Erlinda M. Gordon, Neal S. Chawla, Sant P. Chawla and Frederick L. Hall
The Sarcoma Oncology Center, Santa Monica CA 90405 and Counterpoint Biomedica LLC, Santa Monica CA 90405
Recent developments in the fields of cancer gene therapy and immunotherapy are exceedingly encouraging. These innovations are the fruits of basic research in molecular and cellular biology, biochemistry, and immunology. Among USFDA-approved therapies are dendritic cell therapy for prostate cancer, oncolytic viruses and immune checkpoint inhibitors for metastatic unresectable melanoma and non-small cell lung cancer. In earlier phase development are targeted lentivectors expressing the NY-ESO1 gene (LV305) and targeted retrovectors expressing a cytocidal dominant negative cyclin G1 gene (Rexin-G) or a cytokine gene, GM-CSF (Reximmune-C). Two U.S.-based clinical trials showed that the use of Rexin-G as monotherapy for advanced metastatic disease was associated with improved dose-dependent over-all survival with minimal systemic toxicity in chemotherapy-resistant advanced sarcoma and gemcitabine-failed pancreatic cancer. Long term follow-up of survivors showed that one patient with gemcitabine/5 fluorouracil-failed metastatic pancreatic cancer, and two patients with chemotherapy-resistant metastatic sarcoma are still alive with no evidence of active disease 7 years after the start of Rexin-G therapy, and 6 years after discontinuation of Rexin-G and all cancer therapies.
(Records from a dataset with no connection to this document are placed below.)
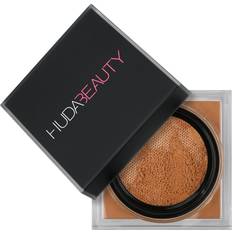 Huda Beauty Easy Bake Loose Baking & Setting Powder Cinnamon Bun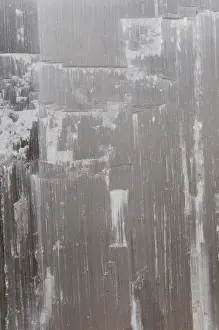 Gypsum: Selenite
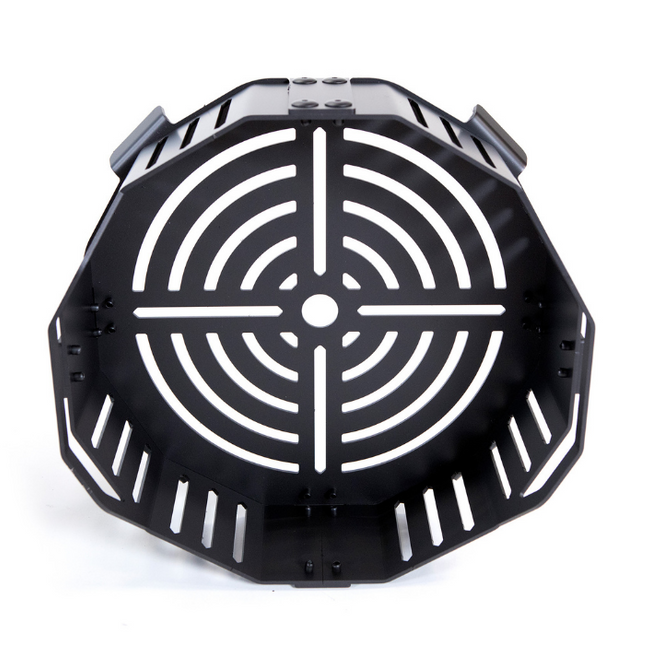 Hellrazr Hellrazr Nomada Live Fire Cooking Barbecue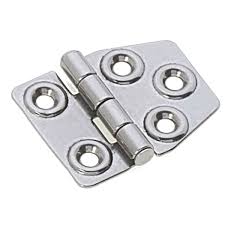 Šarka Inox316, 56x45x1,5 mm SKU: 96101<br />JM: kom pak.: 1 min: 1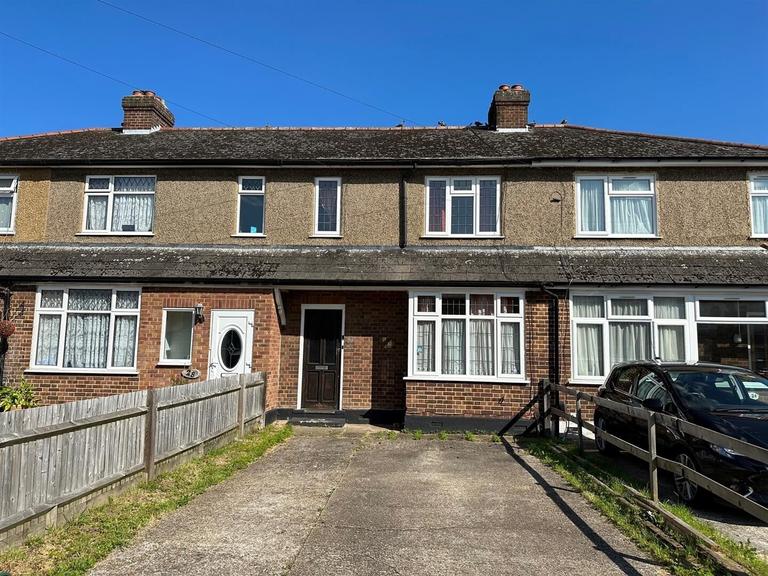Newcroft Close, Uxbridge, London, UB8 3RJ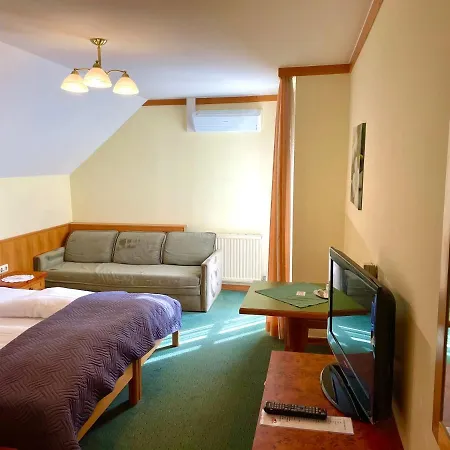 Thermenland Bed & Breakfast Fürstenfeld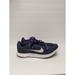 Nike Shoes | Nike Mens Downshifter 9 Aq7481-401 Blue Running Shoes Sneakers Size 11 | Color: Blue/White | Size: 11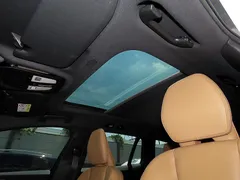 2023 Volvo V60 B5 Ultimate AWD, синий — фото 20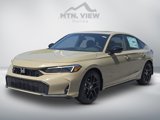 New 2025 Honda Civic Sport image 6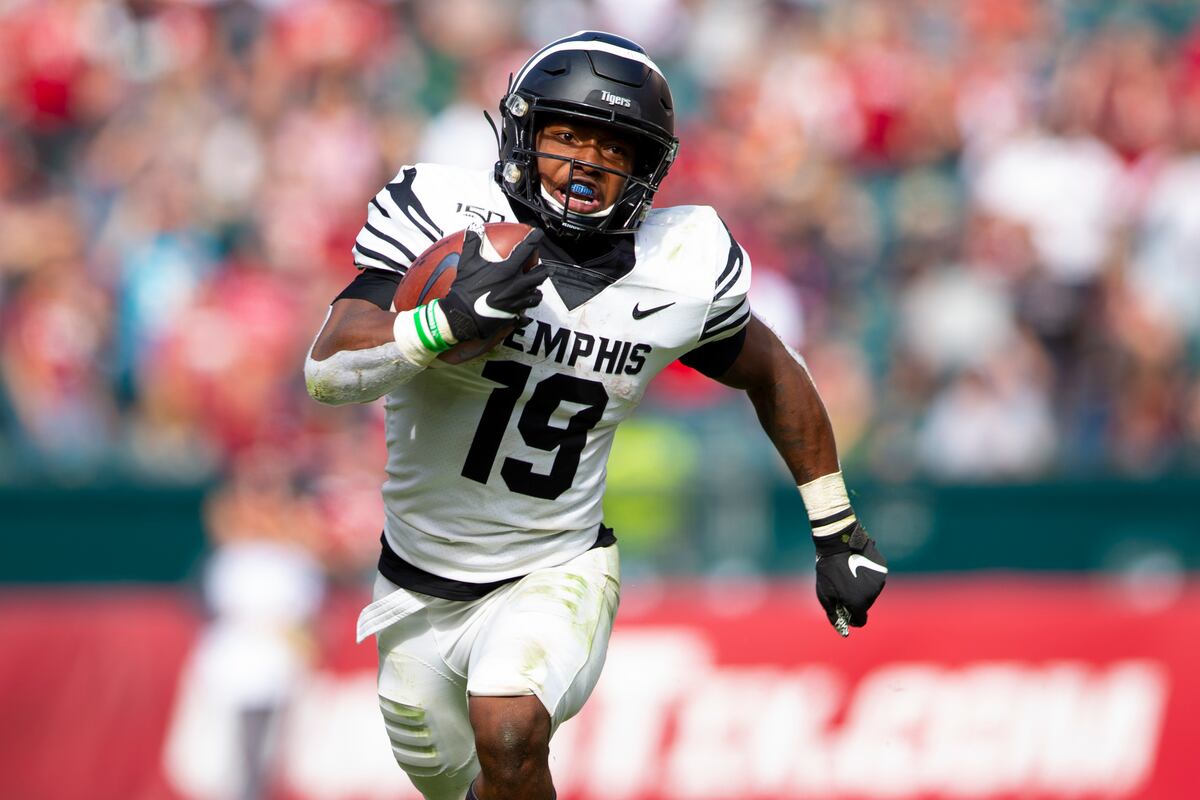 Cotton Bowl 2019: Full Preview and Predictions for Memphis vs. Penn State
Further, a recent phase 1 clinical trial for chemotherapy-resistant solid malignancies (The Genevieve Protocol) evaluated the use of an optimal dose of Rexin-G and escalating doses of Reximmune-C. This dual targeted approach aimed at both tumor eradication and in situ cancer vaccination. Rexin-G was given first, to kill the cancer cells and expose tumor antigens, followed by Reximmune-C administration to recruit the host immune cells to the tumor site, thus inducing an in situ autoimmunization. This first-in-human targeted gene therapy regimen showed a one-year survival duration of 86% with no reported serious adverse events. The progressive shift in cancer drug development towards targeted genetic medicine and cancer immunotherapy raises hope for improved outcomes for many types of cancer in the future.